▸ **Dataset records**
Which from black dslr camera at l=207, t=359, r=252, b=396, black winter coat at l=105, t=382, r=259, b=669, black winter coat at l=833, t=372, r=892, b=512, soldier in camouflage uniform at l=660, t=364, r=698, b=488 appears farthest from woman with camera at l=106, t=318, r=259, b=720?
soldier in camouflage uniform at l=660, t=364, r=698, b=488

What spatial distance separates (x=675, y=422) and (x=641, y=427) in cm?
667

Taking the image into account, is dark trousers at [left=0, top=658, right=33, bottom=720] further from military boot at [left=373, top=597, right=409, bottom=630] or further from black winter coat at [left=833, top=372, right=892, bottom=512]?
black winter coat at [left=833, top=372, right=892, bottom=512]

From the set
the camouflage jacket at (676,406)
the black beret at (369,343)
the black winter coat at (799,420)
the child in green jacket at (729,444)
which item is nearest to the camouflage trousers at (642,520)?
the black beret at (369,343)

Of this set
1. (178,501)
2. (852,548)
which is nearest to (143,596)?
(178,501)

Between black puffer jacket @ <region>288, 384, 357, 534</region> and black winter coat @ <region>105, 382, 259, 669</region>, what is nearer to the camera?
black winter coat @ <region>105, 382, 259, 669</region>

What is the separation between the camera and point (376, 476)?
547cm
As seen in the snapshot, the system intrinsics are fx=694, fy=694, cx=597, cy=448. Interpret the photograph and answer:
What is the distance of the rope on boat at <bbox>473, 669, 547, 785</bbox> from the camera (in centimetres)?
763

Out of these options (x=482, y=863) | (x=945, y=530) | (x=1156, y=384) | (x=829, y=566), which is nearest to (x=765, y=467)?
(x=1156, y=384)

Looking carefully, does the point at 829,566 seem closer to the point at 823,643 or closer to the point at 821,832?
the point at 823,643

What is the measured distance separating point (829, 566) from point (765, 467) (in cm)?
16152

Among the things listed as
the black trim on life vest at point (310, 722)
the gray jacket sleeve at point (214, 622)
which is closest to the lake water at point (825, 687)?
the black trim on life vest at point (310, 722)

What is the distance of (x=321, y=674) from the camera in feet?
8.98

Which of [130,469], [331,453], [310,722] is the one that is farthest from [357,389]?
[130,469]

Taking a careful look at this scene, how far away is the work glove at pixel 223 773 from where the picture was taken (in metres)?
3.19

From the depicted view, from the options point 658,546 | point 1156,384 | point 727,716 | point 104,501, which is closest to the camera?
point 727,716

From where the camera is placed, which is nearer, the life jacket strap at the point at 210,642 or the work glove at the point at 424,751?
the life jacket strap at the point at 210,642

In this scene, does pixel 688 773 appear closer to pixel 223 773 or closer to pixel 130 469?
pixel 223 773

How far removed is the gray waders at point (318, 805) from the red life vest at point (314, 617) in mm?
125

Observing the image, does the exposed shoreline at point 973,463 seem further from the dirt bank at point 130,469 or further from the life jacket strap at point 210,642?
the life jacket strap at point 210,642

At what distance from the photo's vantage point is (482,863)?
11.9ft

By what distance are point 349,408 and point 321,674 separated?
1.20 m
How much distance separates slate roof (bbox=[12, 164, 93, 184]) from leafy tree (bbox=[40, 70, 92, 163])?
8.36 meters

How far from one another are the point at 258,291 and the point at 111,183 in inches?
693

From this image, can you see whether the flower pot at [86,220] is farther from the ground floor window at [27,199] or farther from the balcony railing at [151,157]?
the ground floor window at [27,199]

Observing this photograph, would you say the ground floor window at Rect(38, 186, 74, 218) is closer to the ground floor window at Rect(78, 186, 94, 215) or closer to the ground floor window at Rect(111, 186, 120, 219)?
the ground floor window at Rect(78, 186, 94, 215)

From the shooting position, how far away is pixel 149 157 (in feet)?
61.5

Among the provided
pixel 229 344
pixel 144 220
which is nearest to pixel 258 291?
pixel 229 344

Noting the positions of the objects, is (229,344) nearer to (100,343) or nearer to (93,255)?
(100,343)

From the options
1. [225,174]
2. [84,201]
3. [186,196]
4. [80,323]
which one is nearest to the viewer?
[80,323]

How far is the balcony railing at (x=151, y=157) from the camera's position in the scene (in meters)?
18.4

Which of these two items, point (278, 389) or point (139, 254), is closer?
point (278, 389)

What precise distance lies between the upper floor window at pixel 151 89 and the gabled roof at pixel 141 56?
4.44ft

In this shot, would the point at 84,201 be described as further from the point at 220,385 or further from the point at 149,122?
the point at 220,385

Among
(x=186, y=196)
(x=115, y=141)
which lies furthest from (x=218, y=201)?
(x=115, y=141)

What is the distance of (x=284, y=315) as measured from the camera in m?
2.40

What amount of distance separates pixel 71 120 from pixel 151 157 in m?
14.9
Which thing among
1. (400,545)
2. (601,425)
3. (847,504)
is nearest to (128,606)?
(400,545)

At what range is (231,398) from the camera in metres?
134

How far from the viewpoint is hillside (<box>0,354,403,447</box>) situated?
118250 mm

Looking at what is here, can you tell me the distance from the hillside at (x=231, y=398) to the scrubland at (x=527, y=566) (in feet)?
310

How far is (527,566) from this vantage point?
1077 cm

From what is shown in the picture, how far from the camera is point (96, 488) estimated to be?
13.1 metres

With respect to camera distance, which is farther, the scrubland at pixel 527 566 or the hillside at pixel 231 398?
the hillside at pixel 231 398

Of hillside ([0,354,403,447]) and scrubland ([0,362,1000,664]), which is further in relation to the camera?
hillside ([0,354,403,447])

▸ **Problem details**
Turn the records, from the line containing "Of hillside ([0,354,403,447])" through the end, into a Markdown table with columns named Row and Line. Put a row number and one line in each row, and leave out blank lines.

▸ **Completed exercise**
| Row | Line |
|---|---|
| 1 | Of hillside ([0,354,403,447]) and scrubland ([0,362,1000,664]), which is further in relation to the camera? |
| 2 | hillside ([0,354,403,447]) |